Doubtless there is some way in which labels, or rather the information on labels, could be embedded somehow in the clothing without being part of a separate tag or even a raised rectangle of material. No doubt manufacturers could find a way to do this. Instead, rather than the clothing becoming wholly yours, here’s the manufacturer or brand owner inserting his annoying little label into your neck or side or the small of your back, chaffing your body with the supernumerary little label with sizes and washing instructions. Why can’t this information, actually, come in a separate little packet. The clothes, unlabelled on the one hand, and, on the other, a small packet with sizes, washing instructions, brand logos. Or a barcode you can scan, and keep the info on your phone. Perfect. All the information on your phone. Instead, something which is not part of your clothing, a kind of growth or abnormality, destroys, for example, the snuggly comfort of a jumper, the soft kind warmth of a jumper interrupted and destroyed by a nylon or even cotton label; likewise, the snug cotton pants. Stiff and scratchy at the top of your arse. Scratchy, stiff and stubborn. Whilst you’re walking, or bending down to wash your hands, there’s the label scratching and even squeaking. So stiff and scratchy.

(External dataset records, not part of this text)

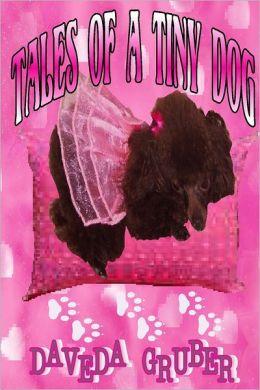Tales of a Tiny Dog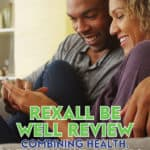 This Rexall Be Well Review is about this loyalty rewards program with a slick mobile app, combining cash back rewards with various health and wellness benefits.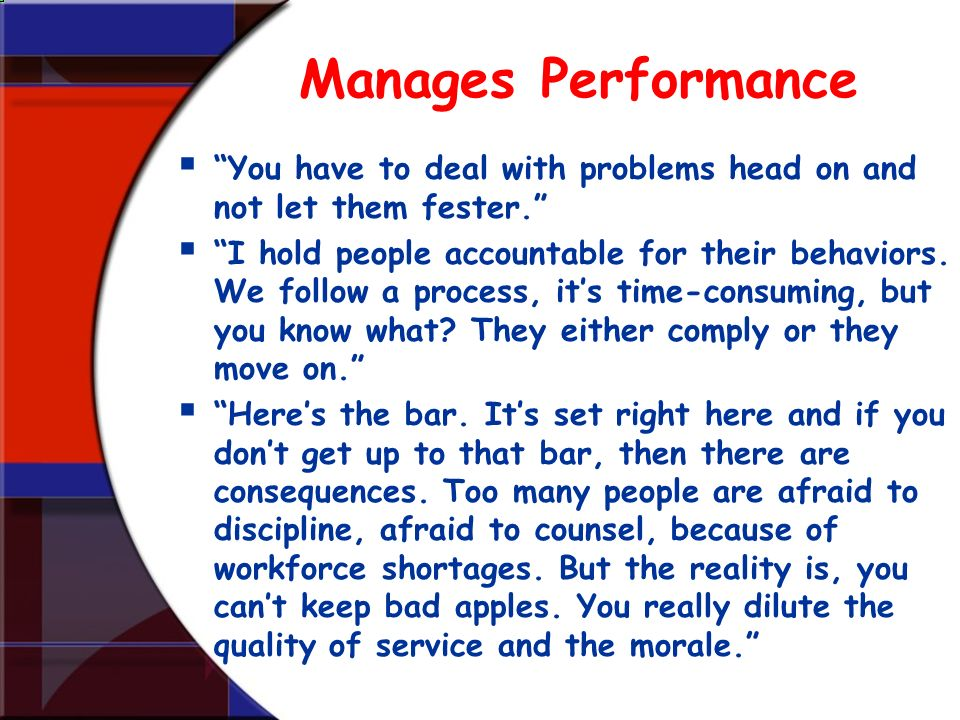 Manages Performance You have to deal with problems head on and not let them fester.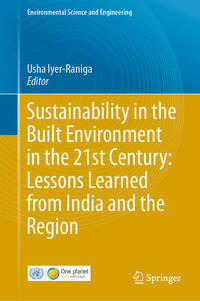 Sustainability in the Built Environment in the 21st Century: Lessons Learned from India and the Region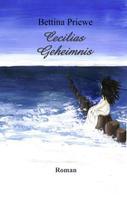 Bettina Priewe: Cecilias Geheimnis
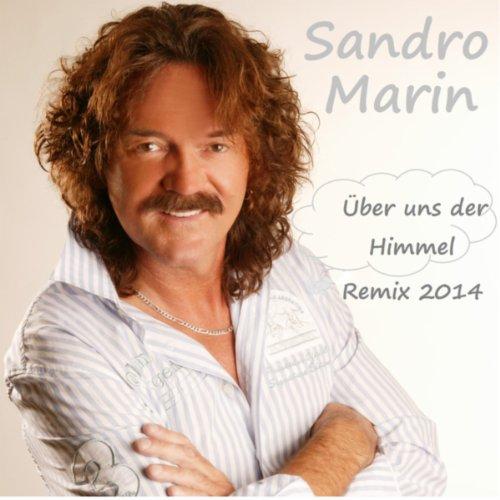 Über uns der Himmel (Remix 2014) - Sandro Marin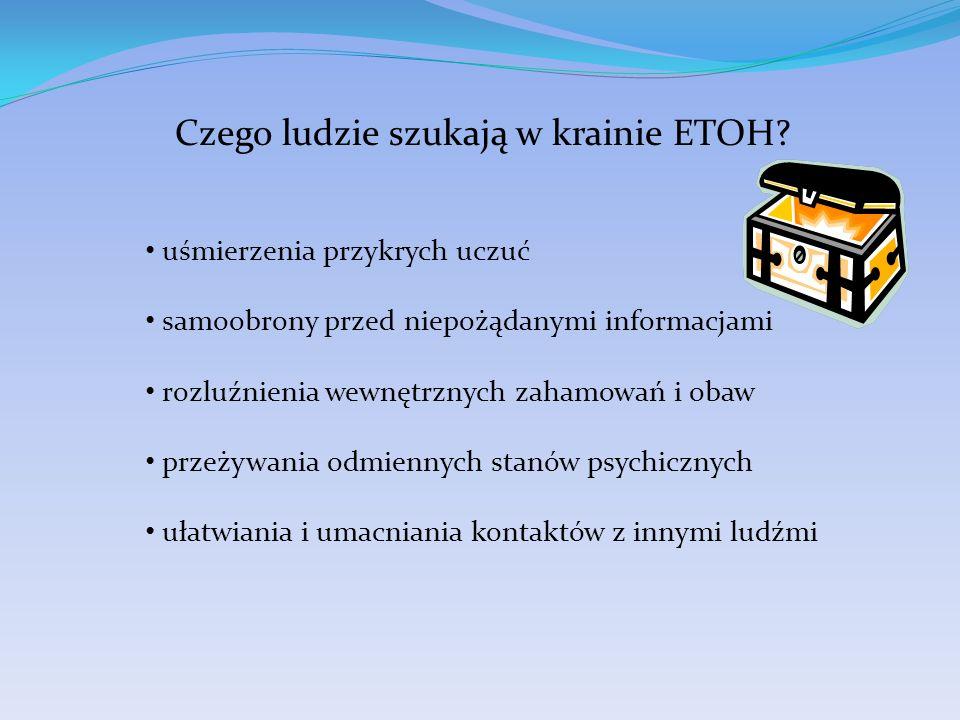 Czego ludzie szukają w krainie ETOH? uśmierzenia przykrych uczuć samoobrony przed niepożądanymi informacjami rozluźnienia wewnętrznych zahamowań i oba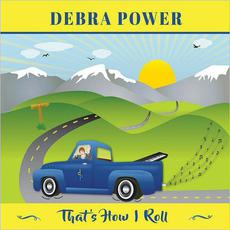 That's How I Roll mp3 Album by Debra Power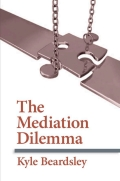 The mediation dilemma 9780801462610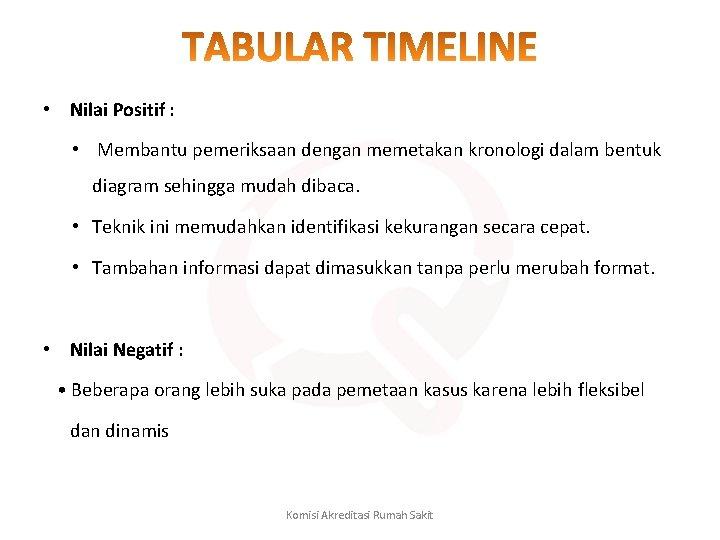 • Nilai Positif : • Membantu pemeriksaan dengan memetakan kronologi dalam bentuk diagram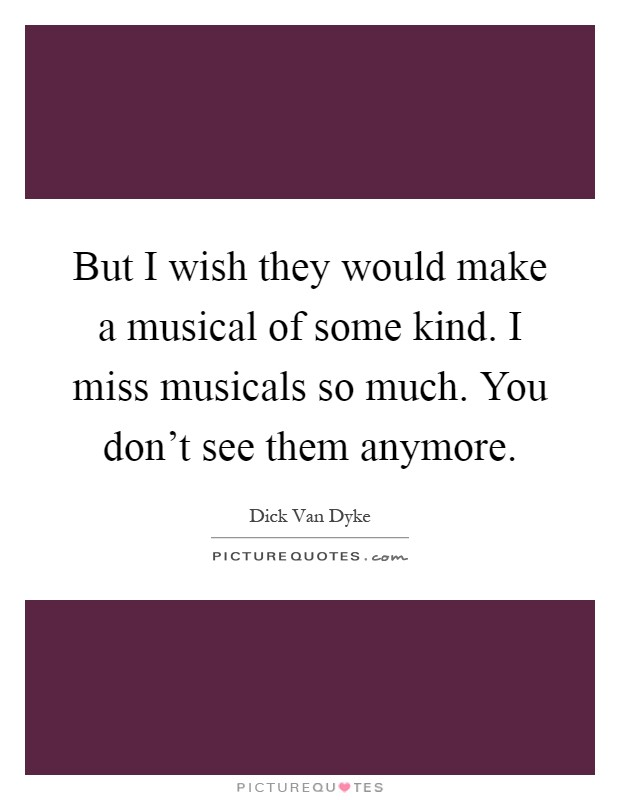 But I wish they would make a musical of some kind. I miss musicals so much. You don't see them anymore Picture Quote #1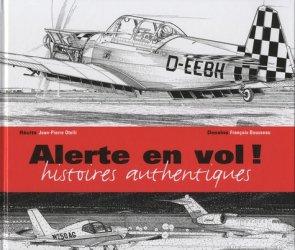 Dernières parutions dans Histoires authentiques, Alerte en vol !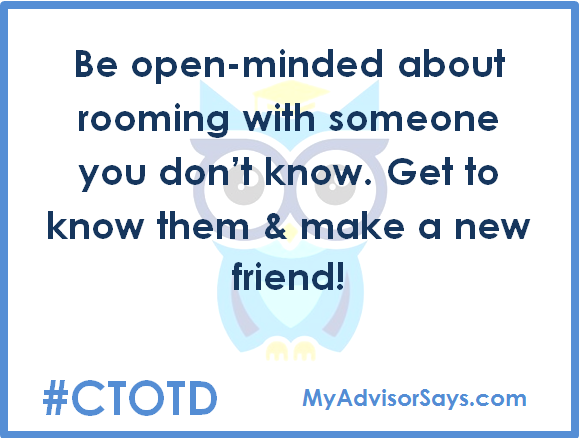 Be open-minded about rooming with someone you don't know. Get to know them & make a new friend! #ctotd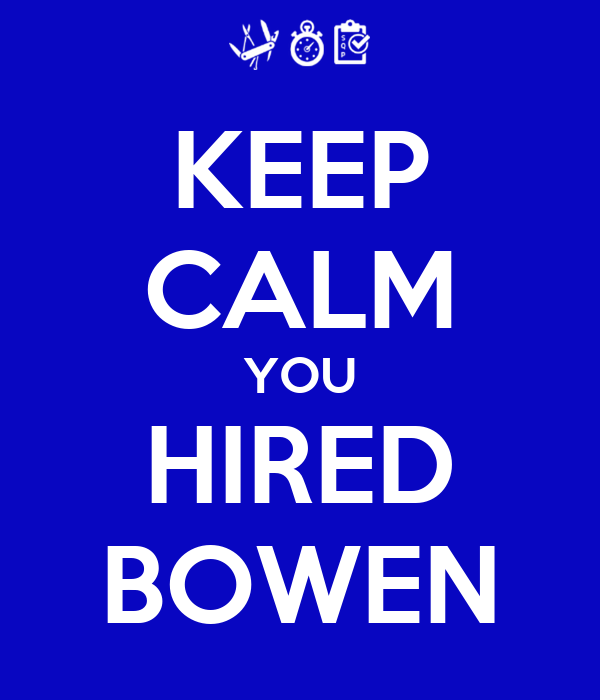 KEEP CALM YOU HIRED BOWEN
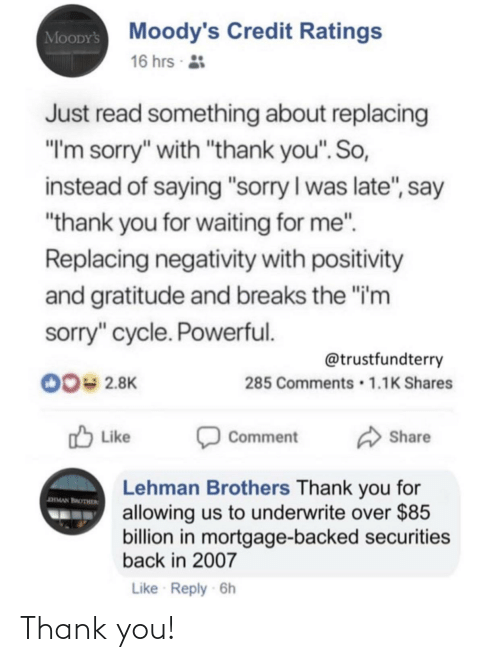 "Aman: MooDYs Moody's Credit Ratings  16 hrs 2:  Just read something about replacing  ""I'm sorry"" with ""thank you"". So,  instead of saying ""sorry I was late"", say  ""thank you for waiting for me"".  Replacing negativity with positivity  and gratitude and breaks the ""i'm  sorry"" cycle. Powerful.  @trustfundterry  285 Comments • 1.1K Shares  00= 2.8K  O Like  A Share  Comment  Lehman Brothers Thank you for  allowing us to underwrite over $85  billion in mortgage-backed securities  back in 2007  aMAN BROTHER  Like Reply 6h Thank you!"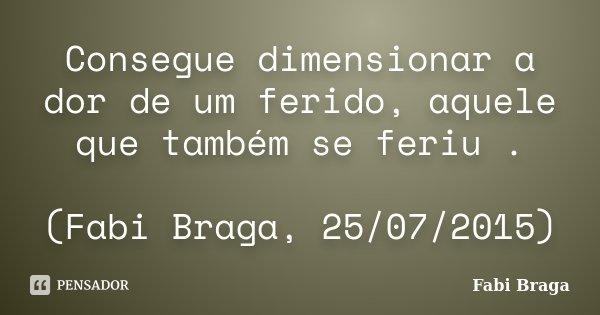 Consegue dimensionar a dor de um ferido, aquele que também se feriu . (Fabi Braga, 25/07/2015)... Frase de Fabi braga.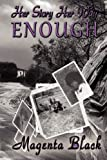 Her Story Her Way ~ Enough, Magenta Black, 0985829931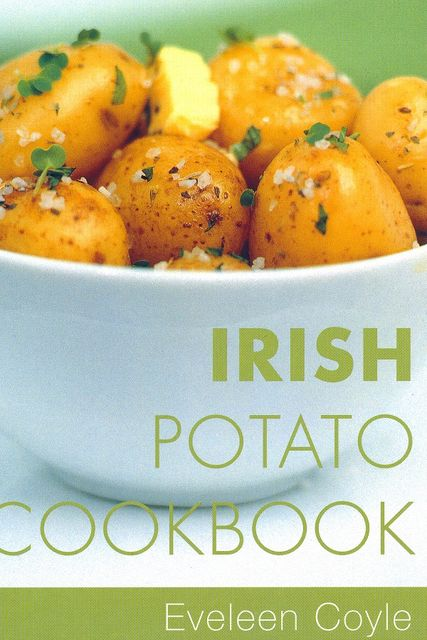 Irish Potato Cookbook, Eveleen Coyle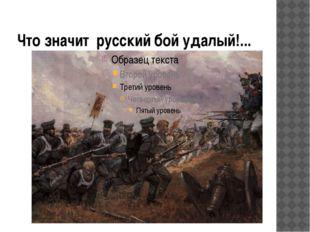 Что значит русский бой удалый!...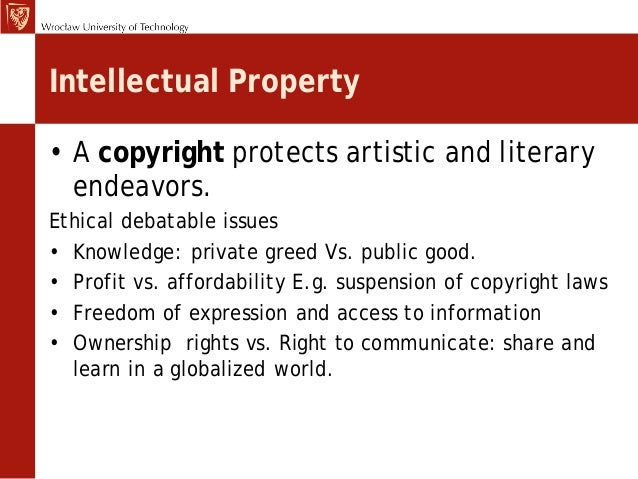 ellasaurus intellectual property and ethical issues Intellectual property rights and the trips agreement: an overview of ethical problems and some proposed solutions jorn sonderholm ∗ development dialogue on values and ethics.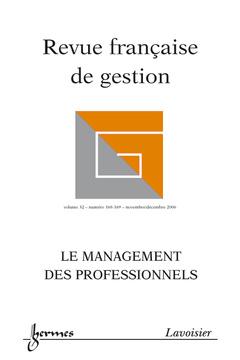 Couverture de l'ouvrage Revue française de gestion Vol. 32 N° 168-169 novembre/décembre 2006 : le management des professionnels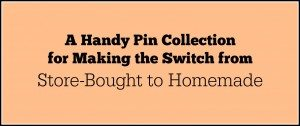 A Handy Pin Collection for Making the Switch from Store-Bought to Homemade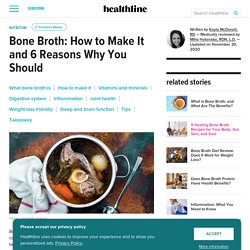 Bone Broth: How to Make It and 6 Reasons Why You Should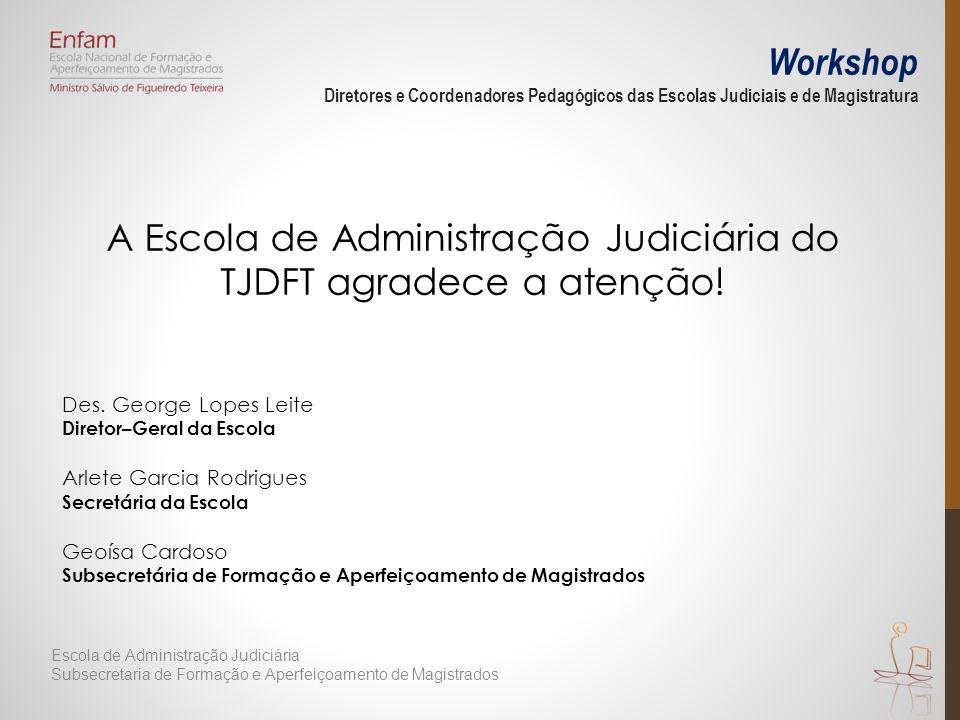 A Escola de Administração Judiciária do TJDFT agradece a atenção!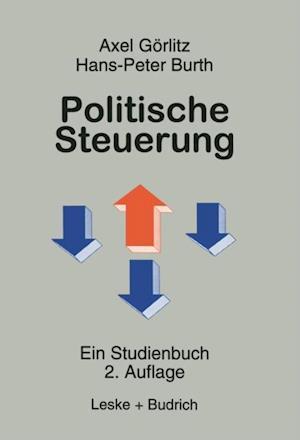 Politische Steuerung af Axel Goerlitz, Hans-Peter Burth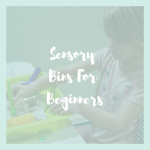 sensory bins for beginners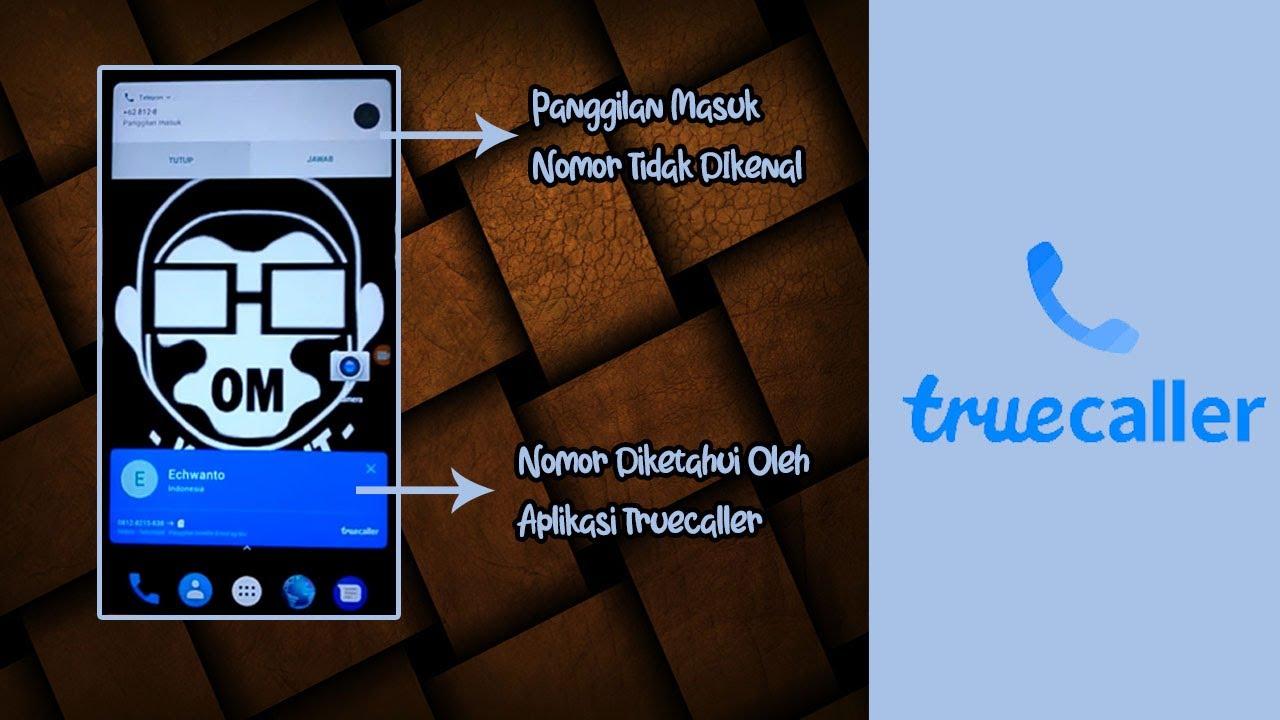 Cara Menggunakan Truecaller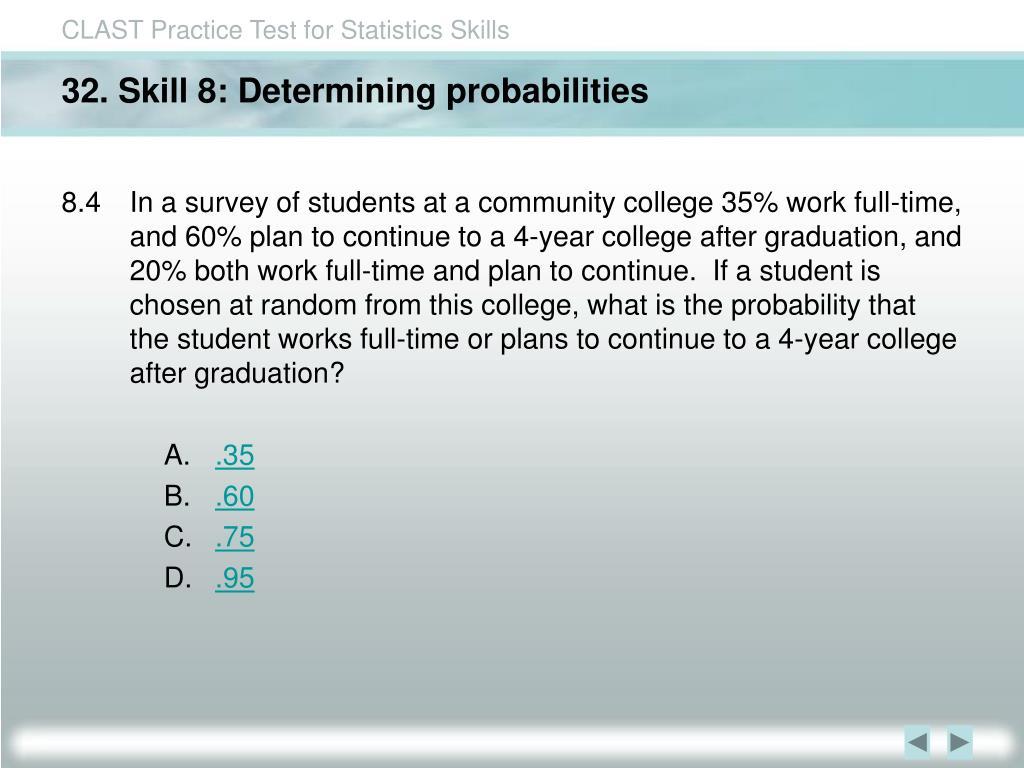 32. Skill 8: Determining probabilities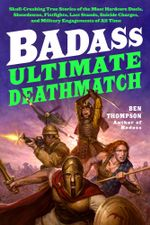 Badass: Ultimate Deathmatch : Skull-Crushing True Stories of the Most Hardcore Duels, Showdowns, Fistfights, Last Stands, Suicide Charges, and Military Engagements of All Time - Ben Thompson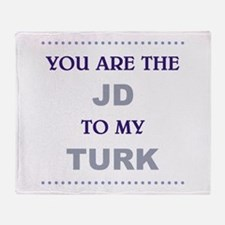 JD to my TURK Throw Blanket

For me. Stiff and scratchy for me, for of course I’m very much aware that there are plenty of people unbothered by labels. It’s difficult for me to understand these people, its baffling to me how people put up with these labels rubbing against their flesh. Not only the physical sensation, but the fact of a label which is no part of the design of your clothing, but an annoying add-on which reminds you of your own body, yes, sore and itchy, but also of the clothes as a manufactured piece of material, the distant and doubtless dismal factory itself and the whole machinery of production, and the brand of course, the label bearing the mark of the brand: all ways in which, having sold you the item, the manufacturer, the company, clings onto it, using the label to signify their continued half-ownership of the thing you’ve ostensibly bought.
This is why I cut off the label, this is why I refuse this weird and silent form of surveillance, as I think of it, this is why I pluck it out at the very root or seams, however you want to call it, so that I can truly own it, so that its fingers are not scratching at my fucking neck or the small of my back or my side. The labels cut out, ironed and pressed: now it cannot be recalled, now is it wholly given over to me.